8.4.1. NIC Hardware Buffer
The NIC fills its hardware buffer with frames; the buffer is then drained by the
softirq
, which the NIC asserts via an interrupt. To interrogate the status of this queue, use the following command:
ethtool -S ethX
Replace
ethX
with the NIC's corresponding device name. This will display how many frames have been dropped within ethX
. Often, a drop occurs because the queue runs out of buffer space in which to store frames.

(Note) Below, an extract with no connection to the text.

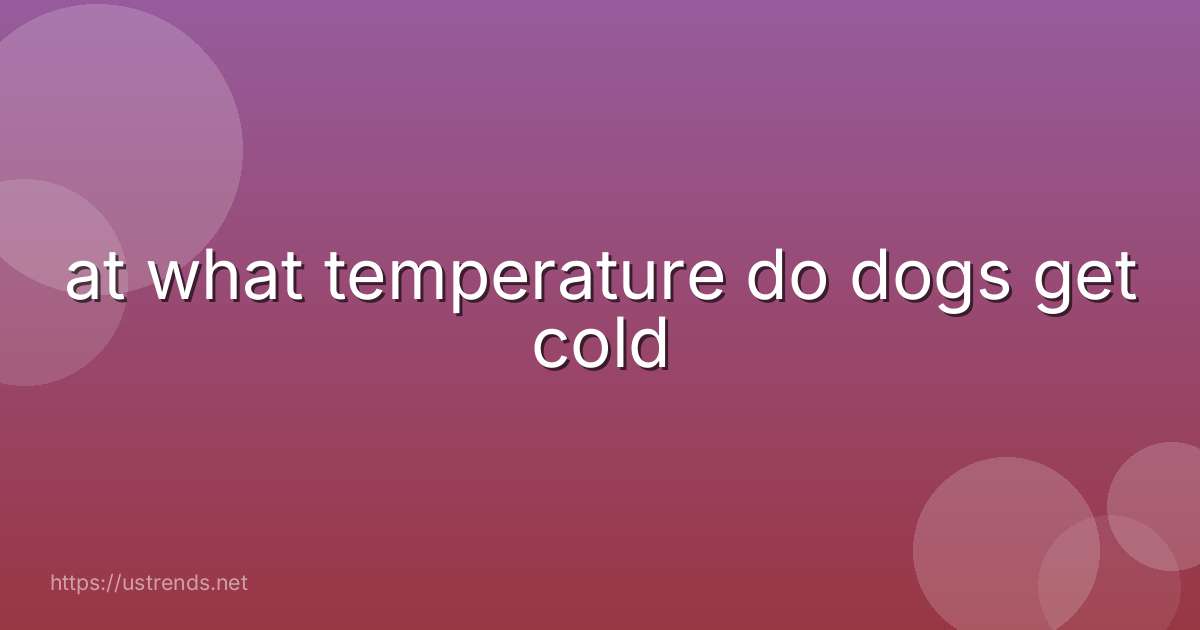 at what temperature do dogs get cold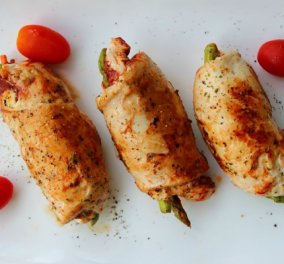 "Μαγκιόρικα" ρολάκια κοτόπουλου από τον μεγάλο μας σεφ Έκτορα Μποτρίνι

There are different ways to address this problem, namely:
- Input traffic
- You can help prevent queue overruns by slowing down input traffic. This can be achieved by filtering, reducing the number of joined multicast groups, lowering broadcast traffic, and the like.
- Queue length
- Alternatively, you can also increase the queue length. This involves increasing the number of buffers in a specified queue to whatever maximum the driver will allow. To do so, edit the
rx
/tx
ring parameters ofethX
using:ethtool --set-ring ethX
Append the appropriaterx
ortx
values to the aforementioned command. For more information, refer toman ethtool
. - Device weight
- You can also increase the rate at which a queue is drained. To do this, adjust the NIC's device weight accordingly. This attribute refers to the maximum number of frames that the NIC can receive before the
softirq
context has to yield the CPU and reschedule itself. It is controlled by the/proc/sys/net/core/dev_weight
variable.
Most administrators have a tendency to choose the third option. However, keep in mind that there are consequences for doing so. Increasing the number of frames that can be received from a NIC in one iteration implies extra CPU cycles, during which no applications can be scheduled on that CPU.